Collected data entries:

.....

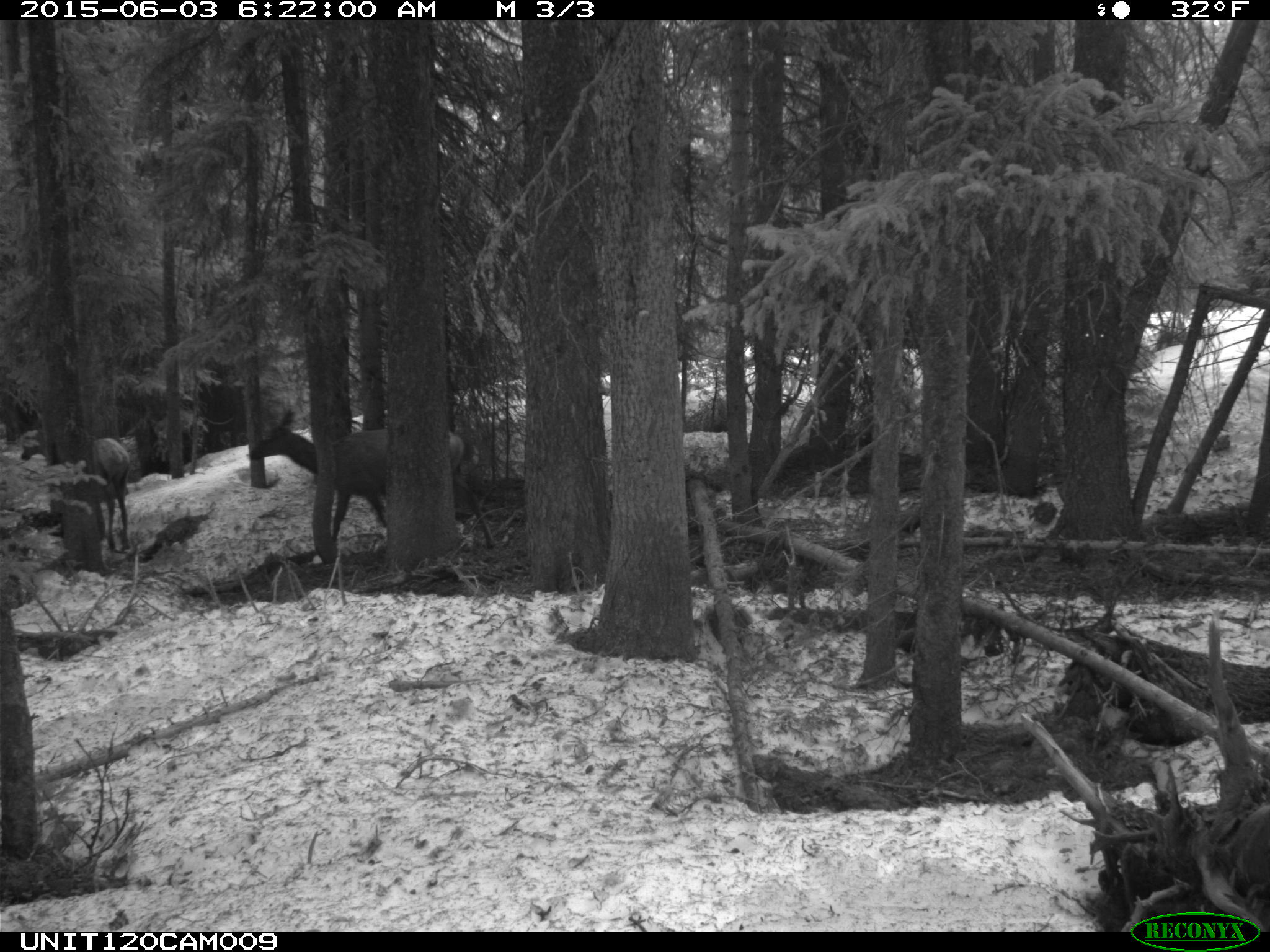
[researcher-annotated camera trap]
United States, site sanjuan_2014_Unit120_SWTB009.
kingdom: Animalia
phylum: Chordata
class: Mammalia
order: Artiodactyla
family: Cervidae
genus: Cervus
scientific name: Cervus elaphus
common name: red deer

.....

> [TO DO]:
Write out all the records again, exactly, minus any pictures.

> [RESULT BELOW]:
[researcher-annotated camera trap]
United States, site sanjuan_2014_Unit120_SWTB009.
kingdom: Animalia
phylum: Chordata
class: Mammalia
order: Artiodactyla
family: Cervidae
genus: Cervus
scientific name: Cervus elaphus
common name: red deer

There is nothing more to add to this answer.